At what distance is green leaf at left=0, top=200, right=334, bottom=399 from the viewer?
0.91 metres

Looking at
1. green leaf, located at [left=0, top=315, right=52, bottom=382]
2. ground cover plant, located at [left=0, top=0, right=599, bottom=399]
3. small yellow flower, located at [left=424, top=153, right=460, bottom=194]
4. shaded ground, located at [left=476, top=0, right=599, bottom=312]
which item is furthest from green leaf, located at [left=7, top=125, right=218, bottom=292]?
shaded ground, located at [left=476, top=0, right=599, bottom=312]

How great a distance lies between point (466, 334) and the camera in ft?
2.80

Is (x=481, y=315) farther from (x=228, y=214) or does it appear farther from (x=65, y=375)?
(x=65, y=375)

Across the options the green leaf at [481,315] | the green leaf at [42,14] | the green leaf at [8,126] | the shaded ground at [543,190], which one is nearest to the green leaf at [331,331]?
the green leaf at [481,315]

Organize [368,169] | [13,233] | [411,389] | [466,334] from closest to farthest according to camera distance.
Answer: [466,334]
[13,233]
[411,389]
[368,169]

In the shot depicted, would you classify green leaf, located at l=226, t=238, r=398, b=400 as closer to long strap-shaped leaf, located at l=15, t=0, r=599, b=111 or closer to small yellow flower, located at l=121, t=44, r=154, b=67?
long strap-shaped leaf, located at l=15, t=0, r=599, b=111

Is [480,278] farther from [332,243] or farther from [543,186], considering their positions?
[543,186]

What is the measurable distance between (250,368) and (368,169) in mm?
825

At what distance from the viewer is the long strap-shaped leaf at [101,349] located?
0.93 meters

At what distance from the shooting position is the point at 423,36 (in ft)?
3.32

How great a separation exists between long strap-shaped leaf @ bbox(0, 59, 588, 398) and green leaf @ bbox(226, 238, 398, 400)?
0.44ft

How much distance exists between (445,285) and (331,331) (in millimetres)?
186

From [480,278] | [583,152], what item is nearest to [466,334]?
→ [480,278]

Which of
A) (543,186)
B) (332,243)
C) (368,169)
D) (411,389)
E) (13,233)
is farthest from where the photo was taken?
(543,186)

|---|

** Your goal **
Turn all of the data above into a numbered list with one line per item, leaving out the blank lines.

** The output **
1. At what distance is green leaf at left=0, top=200, right=334, bottom=399 from the viewer?
2. 0.91 metres
3. Looking at
4. 1. green leaf, located at [left=0, top=315, right=52, bottom=382]
5. 2. ground cover plant, located at [left=0, top=0, right=599, bottom=399]
6. 3. small yellow flower, located at [left=424, top=153, right=460, bottom=194]
7. 4. shaded ground, located at [left=476, top=0, right=599, bottom=312]
8. which item is furthest from green leaf, located at [left=7, top=125, right=218, bottom=292]?
9. shaded ground, located at [left=476, top=0, right=599, bottom=312]
10. How great a distance lies between point (466, 334) and the camera in ft?
11. 2.80
12. Is (x=481, y=315) farther from (x=228, y=214) or does it appear farther from (x=65, y=375)?
13. (x=65, y=375)
14. Across the options the green leaf at [481,315] | the green leaf at [42,14] | the green leaf at [8,126] | the shaded ground at [543,190], which one is nearest to the green leaf at [331,331]?
15. the green leaf at [481,315]
16. Organize [368,169] | [13,233] | [411,389] | [466,334] from closest to farthest according to camera distance.
17. Answer: [466,334]
18. [13,233]
19. [411,389]
20. [368,169]
21. In the shot depicted, would you classify green leaf, located at l=226, t=238, r=398, b=400 as closer to long strap-shaped leaf, located at l=15, t=0, r=599, b=111 or closer to small yellow flower, located at l=121, t=44, r=154, b=67?
22. long strap-shaped leaf, located at l=15, t=0, r=599, b=111
23. Is [480,278] farther from [332,243] or farther from [543,186], considering their positions?
24. [543,186]
25. What is the measurable distance between (250,368) and (368,169) in mm?
26. 825
27. At what distance from the viewer is the long strap-shaped leaf at [101,349] located?
28. 0.93 meters
29. At what distance from the shooting position is the point at 423,36 (in ft)?
30. 3.32
31. How great a separation exists between long strap-shaped leaf @ bbox(0, 59, 588, 398) and green leaf @ bbox(226, 238, 398, 400)?
32. 0.44ft
33. How much distance exists between (445,285) and (331,331) (in millimetres)?
34. 186
35. From [480,278] | [583,152], what item is nearest to [466,334]?
36. → [480,278]
37. Which of
38. A) (543,186)
39. B) (332,243)
40. C) (368,169)
41. D) (411,389)
42. E) (13,233)
43. is farthest from where the photo was taken?
44. (543,186)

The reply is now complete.